TASK INSTRUCTIONS> Nothing but the pictures should be left out when the entries below are duplicated.

Saved data entries
......

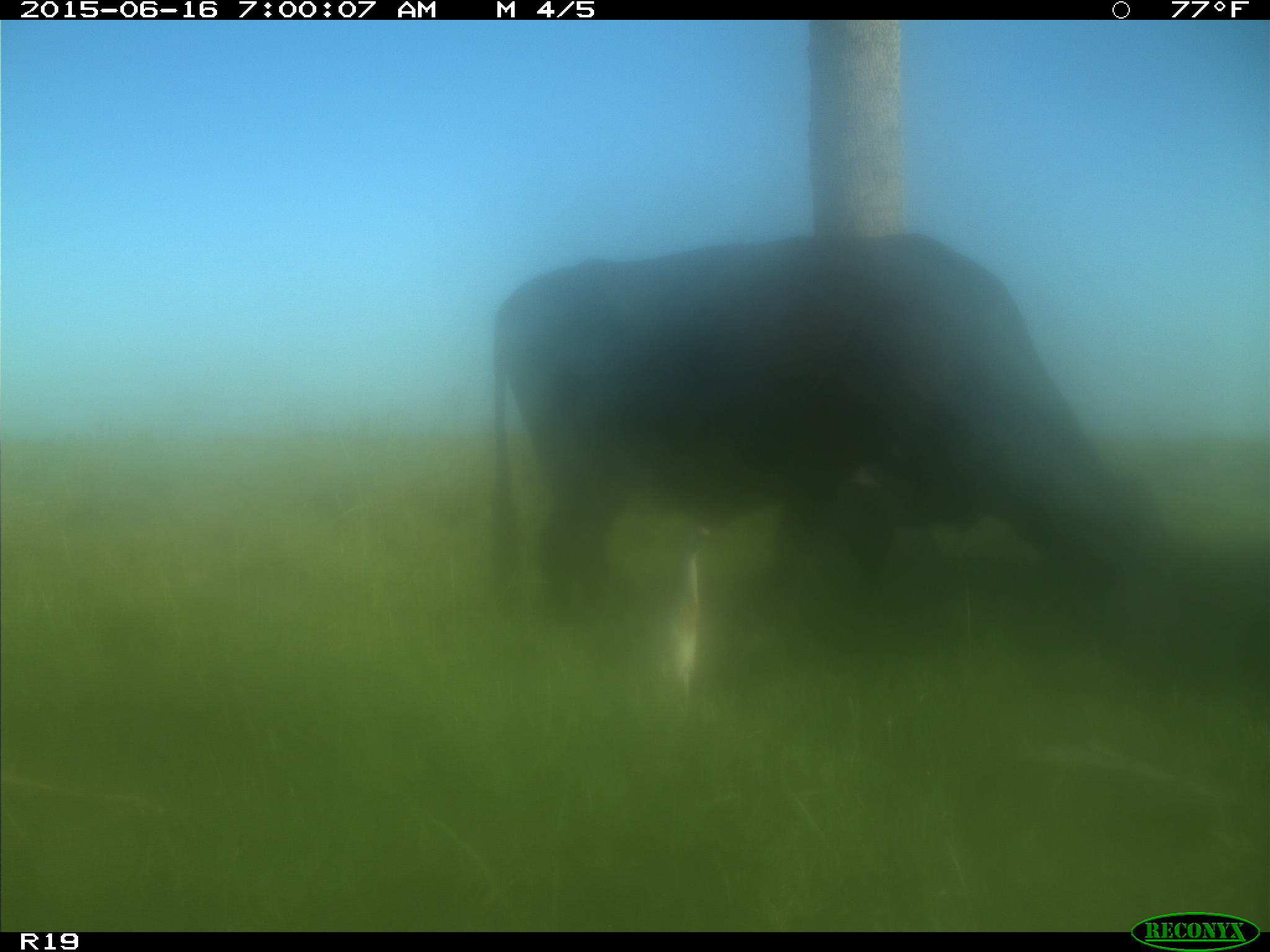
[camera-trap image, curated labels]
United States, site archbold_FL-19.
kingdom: Animalia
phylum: Chordata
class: Mammalia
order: Artiodactyla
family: Bovidae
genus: Bos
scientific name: Bos taurus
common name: domestic cow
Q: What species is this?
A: Bos taurus (domestic cow).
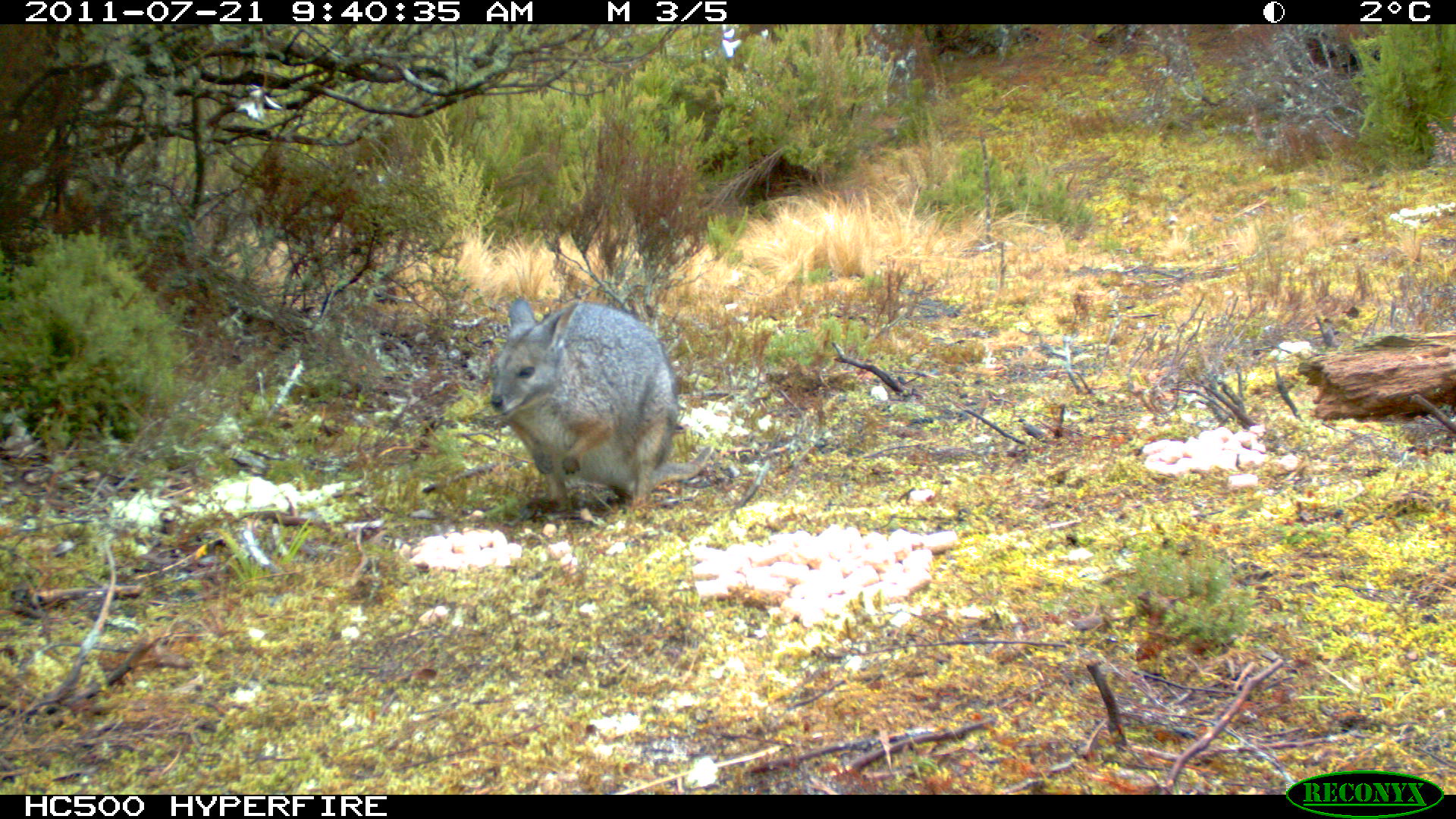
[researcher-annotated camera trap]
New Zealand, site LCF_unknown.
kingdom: Animalia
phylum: Chordata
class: Mammalia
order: Diprotodontia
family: Macropodidae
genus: Notamacropus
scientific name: Notamacropus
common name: wallaby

......

RESULT>
[camera-trap image, curated labels]
United States, site archbold_FL-19.
kingdom: Animalia
phylum: Chordata
class: Mammalia
order: Artiodactyla
family: Bovidae
genus: Bos
scientific name: Bos taurus
common name: domestic cow
Q: What species is this?
A: Bos taurus (domestic cow).
[researcher-annotated camera trap]
New Zealand, site LCF_unknown.
kingdom: Animalia
phylum: Chordata
class: Mammalia
order: Diprotodontia
family: Macropodidae
genus: Notamacropus
scientific name: Notamacropus
common name: wallaby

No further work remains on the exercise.